October marks the primary anniversary of the dying of Google Play Music, leaving solely the unhappy shadow of a alternative music service, YouTube Music, in Google’s ecosystem. YouTube Music is exhibiting simply how far behind the streaming music wars it’s with the announcement of a brand new function: background music playback. Beforehand, enjoying a streaming track on the ad-supported YouTube Music app would solely work for those who had the app open—navigating to one thing else in your telephone would cease the music. Now, 5 years after the service’s launch and one yr after the shutdown of Google Play Music, you should utilize YouTube Music like—properly—a music app with out paying for YouTube Premium.
One final element: this extraordinarily fundamental function is barely rolling out to Canada subsequent month. For now, everybody else nonetheless cannot use YouTube Music like a daily streaming music app with out paying for the service. Google says that free background playback can be out there to “listeners all over the world” sooner or later, nevertheless it hasn’t mentioned when.
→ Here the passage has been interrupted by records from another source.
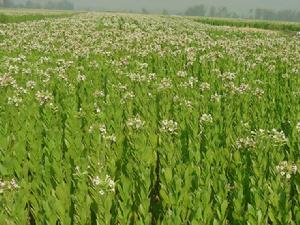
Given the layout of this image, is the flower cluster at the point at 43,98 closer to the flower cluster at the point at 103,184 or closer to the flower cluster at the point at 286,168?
the flower cluster at the point at 103,184

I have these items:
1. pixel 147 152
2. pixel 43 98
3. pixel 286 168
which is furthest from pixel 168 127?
pixel 43 98

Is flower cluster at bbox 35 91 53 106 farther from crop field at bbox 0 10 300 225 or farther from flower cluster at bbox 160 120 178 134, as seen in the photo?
flower cluster at bbox 160 120 178 134

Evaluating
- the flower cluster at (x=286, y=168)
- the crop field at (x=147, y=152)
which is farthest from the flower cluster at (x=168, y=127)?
the flower cluster at (x=286, y=168)

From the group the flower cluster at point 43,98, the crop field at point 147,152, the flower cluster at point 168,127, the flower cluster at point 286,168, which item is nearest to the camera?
the crop field at point 147,152

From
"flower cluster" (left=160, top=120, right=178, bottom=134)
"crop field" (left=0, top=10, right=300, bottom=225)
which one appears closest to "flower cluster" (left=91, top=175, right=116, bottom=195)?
"crop field" (left=0, top=10, right=300, bottom=225)

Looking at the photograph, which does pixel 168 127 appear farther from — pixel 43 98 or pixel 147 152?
pixel 43 98

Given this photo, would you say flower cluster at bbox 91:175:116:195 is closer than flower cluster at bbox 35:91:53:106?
Yes

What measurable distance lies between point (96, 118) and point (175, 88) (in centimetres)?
264

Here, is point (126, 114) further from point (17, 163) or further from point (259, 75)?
point (259, 75)

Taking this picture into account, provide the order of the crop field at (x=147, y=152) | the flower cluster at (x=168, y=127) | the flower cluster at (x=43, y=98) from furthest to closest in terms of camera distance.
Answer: the flower cluster at (x=43, y=98) < the flower cluster at (x=168, y=127) < the crop field at (x=147, y=152)

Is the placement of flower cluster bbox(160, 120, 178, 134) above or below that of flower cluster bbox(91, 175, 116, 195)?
above

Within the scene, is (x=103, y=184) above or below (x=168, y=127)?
below

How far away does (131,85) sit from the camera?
32.9 feet

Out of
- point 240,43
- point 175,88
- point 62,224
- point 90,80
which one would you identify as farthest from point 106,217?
point 240,43
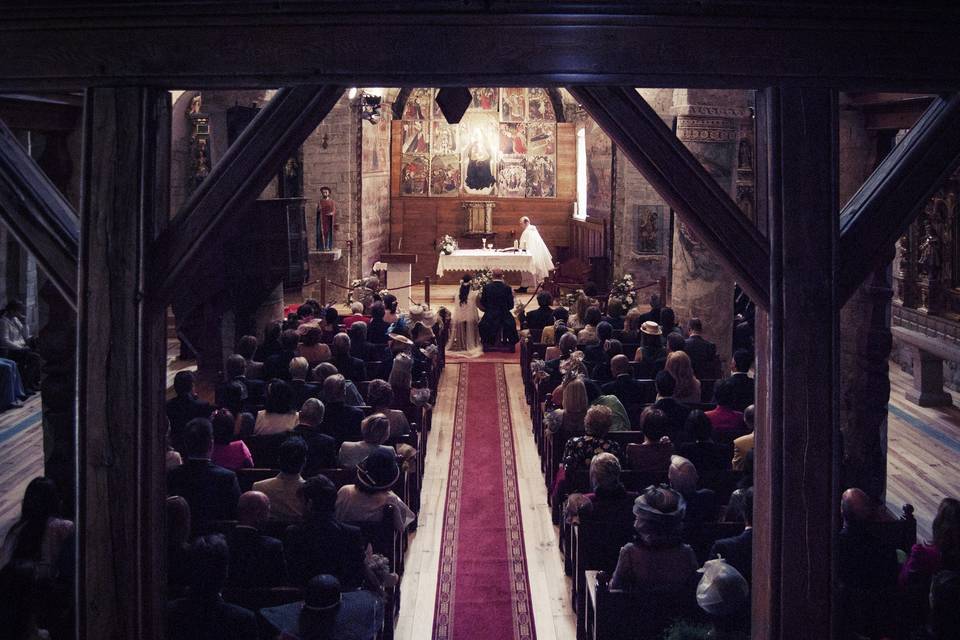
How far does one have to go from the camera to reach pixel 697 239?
11945 mm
SoundCloud and Spotify supply free background streaming—as did Google Play Music earlier than it was shut down—however YouTube Music hasn’t been capable of replicate that function for the previous 5 years. Subscribers to the $9.99 YouTube Music Premium have been capable of play music within the background, and the function is accessible for music you have uploaded your self. However for those who have been listening to the ad-supported streaming catalog, the music simply stopped within the background.
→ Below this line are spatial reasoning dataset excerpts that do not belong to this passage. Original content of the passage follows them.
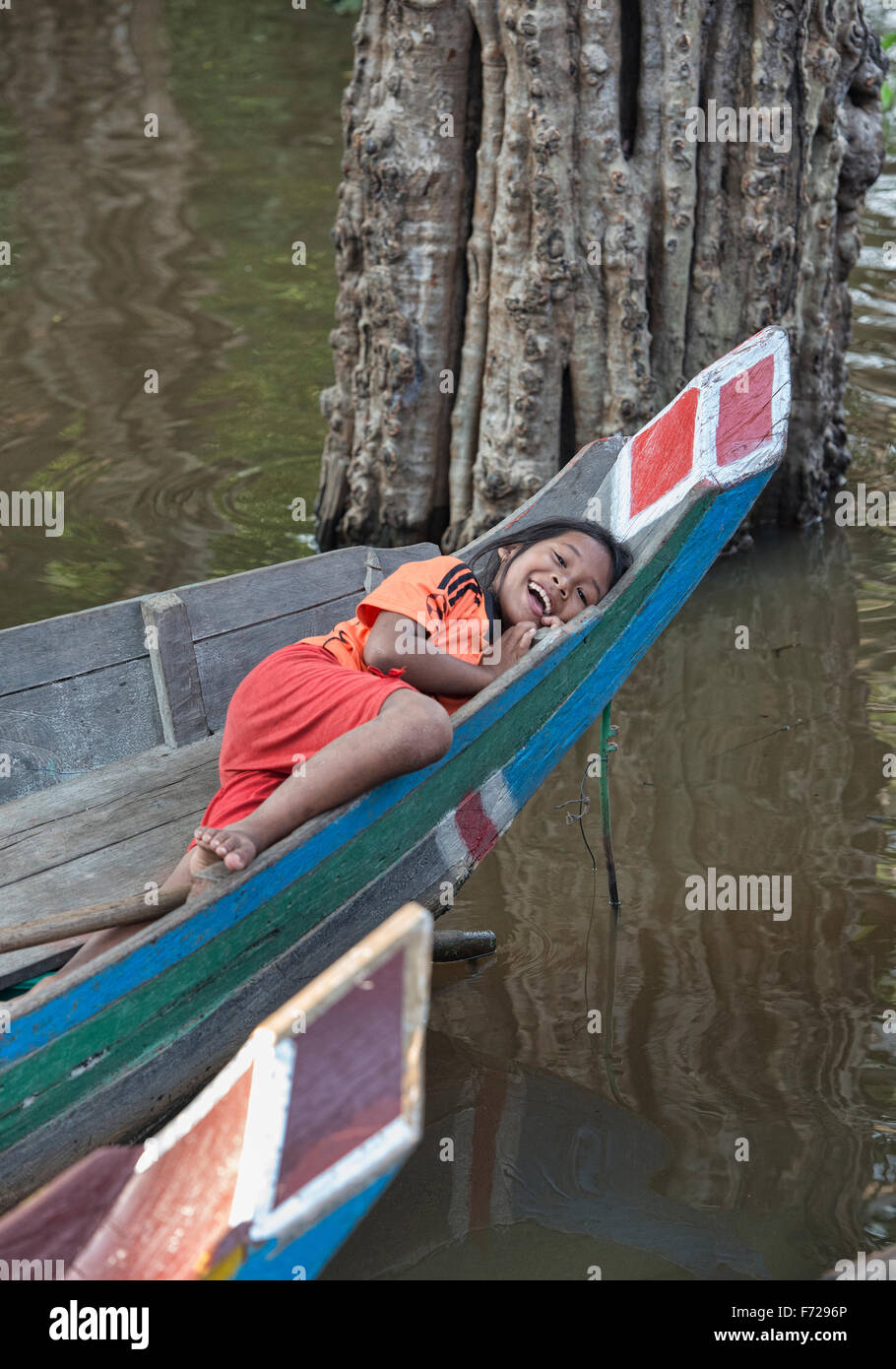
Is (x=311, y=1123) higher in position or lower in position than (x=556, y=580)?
lower

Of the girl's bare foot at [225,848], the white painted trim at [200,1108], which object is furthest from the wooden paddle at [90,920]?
the white painted trim at [200,1108]

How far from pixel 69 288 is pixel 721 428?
510cm

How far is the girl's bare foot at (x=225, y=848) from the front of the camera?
7.38ft

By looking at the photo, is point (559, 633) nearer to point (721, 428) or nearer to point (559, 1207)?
point (721, 428)

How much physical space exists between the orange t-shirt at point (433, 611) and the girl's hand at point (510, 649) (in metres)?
0.03

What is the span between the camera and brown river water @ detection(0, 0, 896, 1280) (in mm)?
2496

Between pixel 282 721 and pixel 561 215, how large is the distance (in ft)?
7.79

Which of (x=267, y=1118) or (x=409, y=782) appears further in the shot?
(x=409, y=782)

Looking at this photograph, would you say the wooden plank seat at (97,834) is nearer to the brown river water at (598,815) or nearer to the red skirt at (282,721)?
the red skirt at (282,721)

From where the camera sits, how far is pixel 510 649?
9.53 feet

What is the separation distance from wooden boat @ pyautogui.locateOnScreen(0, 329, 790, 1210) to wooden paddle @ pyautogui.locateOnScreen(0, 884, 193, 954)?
0.13 meters

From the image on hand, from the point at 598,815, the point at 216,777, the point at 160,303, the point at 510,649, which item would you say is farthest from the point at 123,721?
the point at 160,303

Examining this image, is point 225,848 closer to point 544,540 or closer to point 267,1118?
point 267,1118

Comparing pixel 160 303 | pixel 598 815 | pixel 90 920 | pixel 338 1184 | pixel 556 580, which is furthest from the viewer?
pixel 160 303
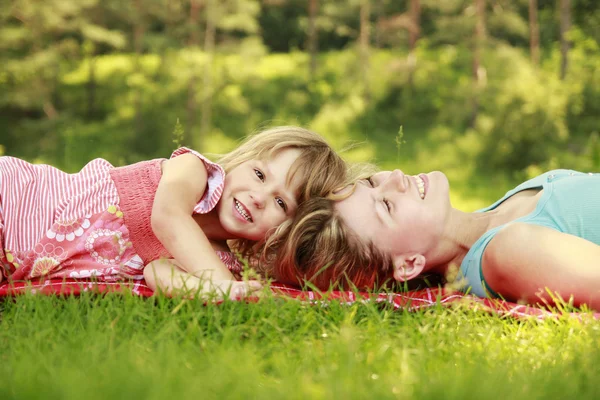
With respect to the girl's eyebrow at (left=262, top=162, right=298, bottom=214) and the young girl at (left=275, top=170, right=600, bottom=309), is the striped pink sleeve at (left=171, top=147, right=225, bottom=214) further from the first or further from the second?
the young girl at (left=275, top=170, right=600, bottom=309)

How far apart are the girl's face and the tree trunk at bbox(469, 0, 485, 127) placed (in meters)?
12.7

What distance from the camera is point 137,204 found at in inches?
118

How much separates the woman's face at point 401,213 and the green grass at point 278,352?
15.5 inches

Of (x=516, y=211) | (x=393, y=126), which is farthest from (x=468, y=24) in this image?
(x=516, y=211)

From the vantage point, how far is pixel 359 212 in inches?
113

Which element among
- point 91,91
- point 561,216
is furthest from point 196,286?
point 91,91

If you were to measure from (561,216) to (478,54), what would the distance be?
43.9 ft

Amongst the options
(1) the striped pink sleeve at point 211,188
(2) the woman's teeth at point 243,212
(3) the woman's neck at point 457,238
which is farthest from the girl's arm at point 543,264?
(1) the striped pink sleeve at point 211,188

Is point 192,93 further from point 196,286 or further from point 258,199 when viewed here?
point 196,286

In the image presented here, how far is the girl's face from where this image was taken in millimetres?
2900

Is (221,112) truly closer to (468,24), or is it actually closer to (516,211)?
(468,24)

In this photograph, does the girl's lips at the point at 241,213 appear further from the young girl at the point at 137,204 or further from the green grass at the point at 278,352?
the green grass at the point at 278,352

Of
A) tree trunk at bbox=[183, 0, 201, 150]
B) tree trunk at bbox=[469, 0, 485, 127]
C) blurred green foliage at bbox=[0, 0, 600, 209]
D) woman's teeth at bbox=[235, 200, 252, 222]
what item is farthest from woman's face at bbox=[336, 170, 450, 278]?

The free tier of YouTube additionally limits background playback, and YouTube Music’s tangled connection to YouTube is our greatest guess for why YouTube Music has been so sluggish to undertake this function. YouTube’s music deal in all probability hasn’t allowed for background playback with out paying further, and since music offers are negotiated by nation, it is sensible {that a} YouTube Music renegotiation would roll out on a country-by-country foundation, with Canada being first.